Instrument: NextSeq 500
Strategy: OTHER
Source: GENOMIC
Selection: other
Layout: SINGLE
Construction protocol: Fixed cells were lysed during 20 min in ice-cold lysis buffer (100mM NaCl, 66mM Tris HCl pH8, 5mM EDTA, 0.3% SDS, 1.6% Triton X-100) supplemented with proteases inhibitors, passed through a 21G needle and sonicated using a Bioruptor nextGen (Diagenode) to obtain chromatin frgament size of 250-500bp.

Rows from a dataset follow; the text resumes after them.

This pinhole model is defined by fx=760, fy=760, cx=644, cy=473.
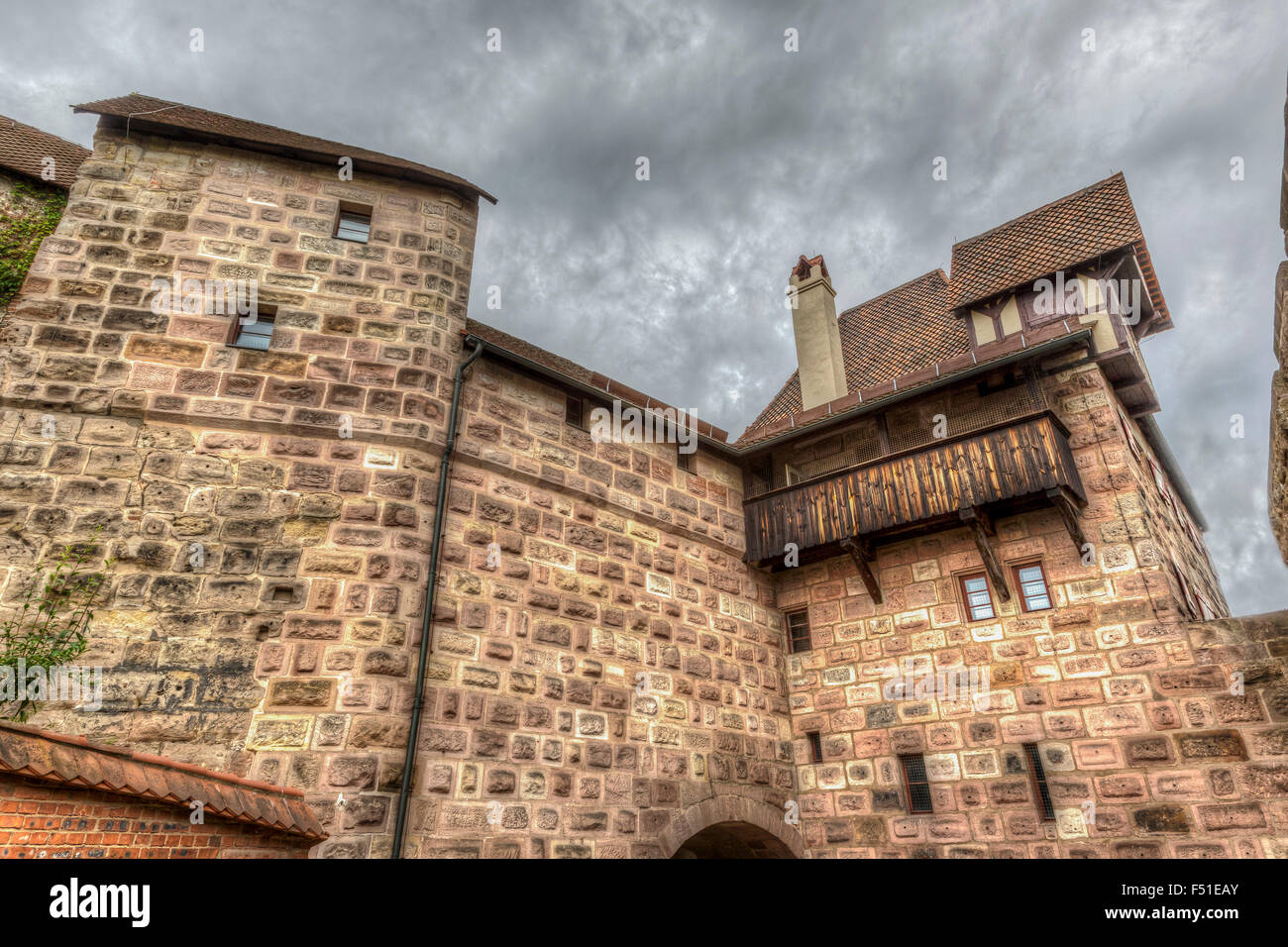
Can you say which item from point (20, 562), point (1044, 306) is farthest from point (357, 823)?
point (1044, 306)

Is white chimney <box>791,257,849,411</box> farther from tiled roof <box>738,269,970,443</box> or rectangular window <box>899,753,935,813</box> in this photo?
rectangular window <box>899,753,935,813</box>

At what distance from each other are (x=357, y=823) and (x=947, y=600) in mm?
7523

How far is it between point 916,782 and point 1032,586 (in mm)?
2865

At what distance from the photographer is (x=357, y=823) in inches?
252

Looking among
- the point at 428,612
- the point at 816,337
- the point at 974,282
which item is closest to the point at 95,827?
the point at 428,612

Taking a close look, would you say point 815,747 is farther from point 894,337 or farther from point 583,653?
point 894,337

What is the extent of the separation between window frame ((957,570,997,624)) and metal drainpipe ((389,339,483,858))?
6.72 metres

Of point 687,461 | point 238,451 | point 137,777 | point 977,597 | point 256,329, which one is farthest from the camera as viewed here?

Sonicated chromatin was centrifuged at 14000rpm at 4ºC for 10 min and the supernatant used for subsequent steps. In parallel, and independently, Drosophila S2 cells were fixed, lysed and sonicated as described for Hela S3 cells. After sonication, HeLa S3 input chromatin required for the analysis of all time-points from the same time course experiment was mixed with Drosophila S2 chromatin (2.5% of total chromatin). Chromatin associated to each histone mark was obtained by incubating sonicated chromatin with the corresponding antibody. Libraries were costructed using the KAPA Hyperprep kit following manufacturer's instruction, except that 1.25 µM of Illumina compatible indexed adapters (Pentabase) were ligated to A-tailed DNA. Following adapter ligation biotin-TEG-azide (Berry&Associates) was linked to EdU in Click reaction. Biotinylated products were captured using MyOne Streptavidin T1 beads (Thermo Fisher Scientific) and subjected to PCR amplification following the KAPA Hyperprep kit protocol.